- Assignment -
Leave the pictures out, and transcribe the material below exactly from the line with "Sienna Sinclair, Rock" to the line with "Брюки Whistles Super Stretch, черные", both lines included.

- Records for this task -
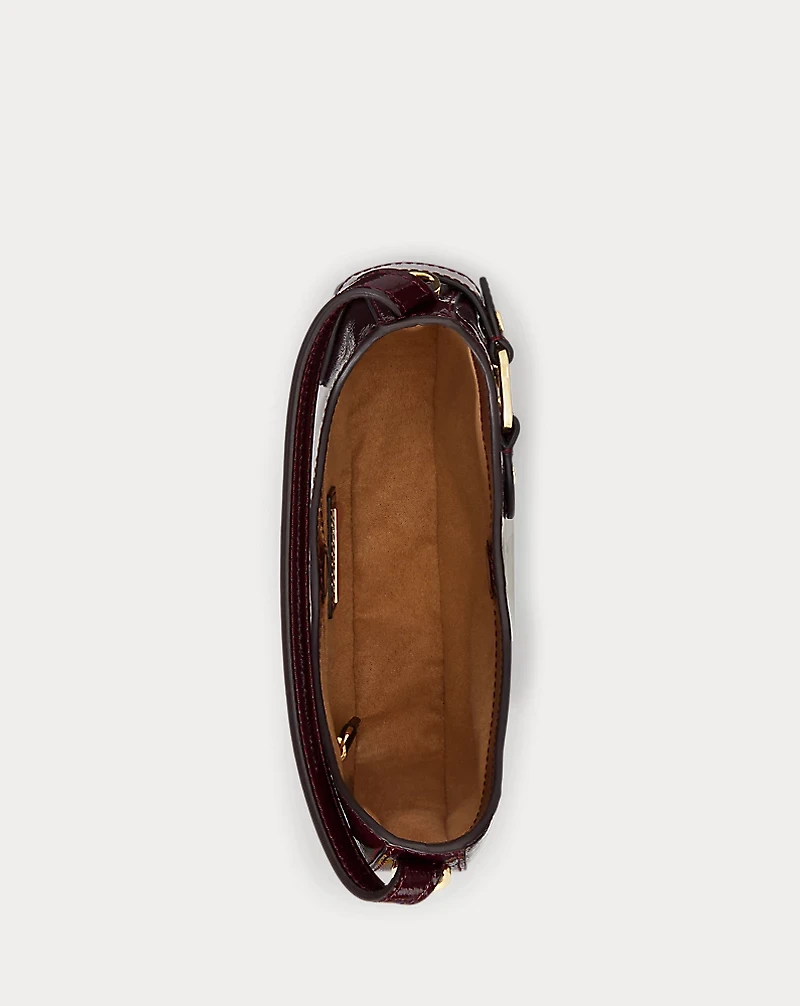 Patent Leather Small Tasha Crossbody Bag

* * *

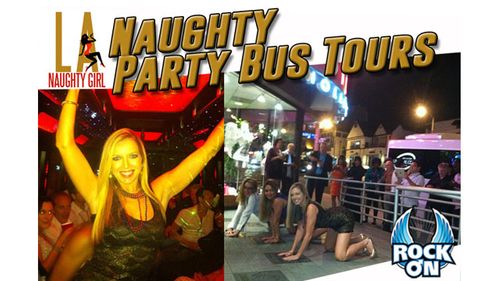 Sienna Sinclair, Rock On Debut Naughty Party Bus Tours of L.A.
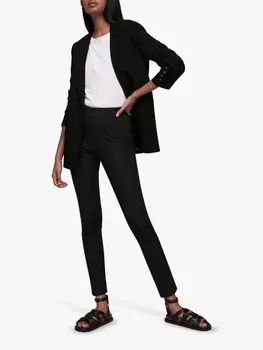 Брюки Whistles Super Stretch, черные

- Written answer -
 Sienna Sinclair, Rock On Debut Naughty Party Bus Tours of L.A.
 Брюки Whistles Super Stretch, черные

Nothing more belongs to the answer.